Et si la mort pouvait frapper partout au Togo ?
Le philosophe allemand Martin Heidegger semblait avoir pensé pour le Togo quand il disait : « Tout homme qui naît est assez grand pour mourir, et le risque de la mort se profile à l’horizon de tout nos possibles. »
Le Togo n’en finit pas de compter ses morts. Après Sinandaré et Douti, tombés sur le champ de bataille, c’est au tour d’autres citoyens de passer de vie à trépas. Depuis trois jours, on parle de la mort en détention d’Etienne Yakanou, arrêté dans la ténébreuse affaire des incendies des marchés. Il a crevé dans les geôles de la gendarmerie nationale. Sans doute, les conditions de détention et les mauvais traitements sont à l’indexe dans ce décès. Le parti du défunt, l’Alliance Nationale pour le Changement (ANC) n’est pas allé par quatre chemins pour dénoncer l’assassinat de son militant. En fait d’assassinat, c’en est un, d’autant plus que le regretté Etienne Yakanou est mort pendant qu’il se trouvait entre les mains des autorités. A supposé qu’il était déjà malade, pourquoi ne l’avait-on pas fait subir à temps des soins pour lui épargner ce triste sort ? Et pourquoi l’avoir maintenu en détention alors qu’il était souffrant ? Que lui reproche-t-on concrètement, en dehors des inculpations fantaisistes dans l’affaire des incendies ? A ce jour aucune preuve tangible n’a été brandie pour conforter les accusations selon lesquelles les cadres du Collectif Sauvons le Togo (CST) sont les auteurs des incendies des marchés. La responsabilité de l’Etat se trouve engagée dans la mort d’Etienne Yakanou. Un mort de plus, un mort de trop, après ceux des jeunes élèves de Dapaong, pleurés dans tout le pays.
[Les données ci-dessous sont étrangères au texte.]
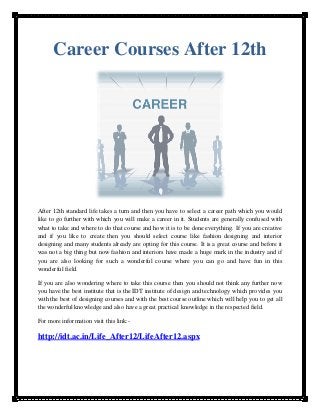 Career Courses After 12th




After 12th standard life takes a turn and then you have to select a career path which you would
like to go further with which you will make a career in it. Students are generally confused with
what to take and where to do that course and how it is to be done everything. If you are creative
and if you like to create then you should select course like fashion designing and interior
designing and many students already are opting for this course. It is a great course and before it
was not a big thing but now fashion and interiors have made a huge mark in the industry and if
you are also looking for such a wonderful course where you can go and have fun in this
wonderful field.

If you are also wondering where to take this course then you should not think any further now
you have the best institute that is the IDT institute of design and technology which provides you
with the best of designing courses and with the best course outline which will help you to get all
the wonderful knowledge and also have a great practical knowledge in the respected field.

For more information visit this link:-

http://idt.ac.in/Life_After12/LifeAfter12.aspx
 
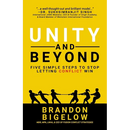 UNITY and Beyond: Five Simple Steps to Stop Letting Conflict Win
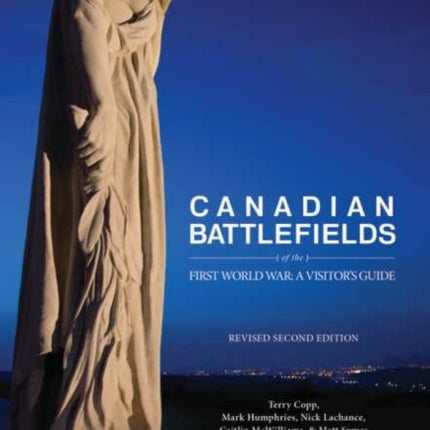 Canadian Battlefields of the First World War: A Visitor's Guide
La mort n’est pas que sur le terrain de la résistance contre la dictature, elle est aussi à la maison, à l’hôpital et partout. Elle guète les résistants comme les résignés ; ceux qui se protègent et se cachent. La mort est partout et surtout dans la carence du système sanitaire togolais. Elle vient de frapper un de nos rédacteurs et secrétaire de rédaction de notre journal, Edoh Sévérin Tchaklidji a fait un AVC (Accident Vasculeux-Cérébral) avec hémorragie, le vendredi 3 mai 2013, et est mort le samedi 11 mai subséquent. Les médecins du CHU Sylvanus Olympio ont prévenu parents et amis dès que le patient, transporté dans un état comateux, a été passé au scanner : ce cas ne peut pas être soigné chez nous. Le patient a besoin d’une intervention chirurgicale délicate qui nécessite qu’on lui ouvre la tête ; il faut l’évacuer en Europe. Edoh Sévérin Tchaklidji, sauf miracle, était condamné à mourir.
Cette mort qui ne ressemble pas à celle du militant de l’ANC, et moins encore à celles des élèves de Dapaong, nous rappelle que le risque de la mort se trouve dans la faillite de l’Etat. Les élèves de Dapaong n’auraient jamais manifesté s’il n’y avait pas de problème dans le pays. Ils n’auraient pas été assassinés si les forces de l’ordre étaient formées et éduquées à respecter la vie des citoyens. Le militant de l’ANC ne serait pas mort si la gendarmerie et la justice étaient au service de la nation et défendaient le droit et non le régime. Edoh Tchaklidji ne serait peut-être pas mort si le Togo avait un système sanitaire performant. La mort est partout et se trouve dans la faillite de l’Etat.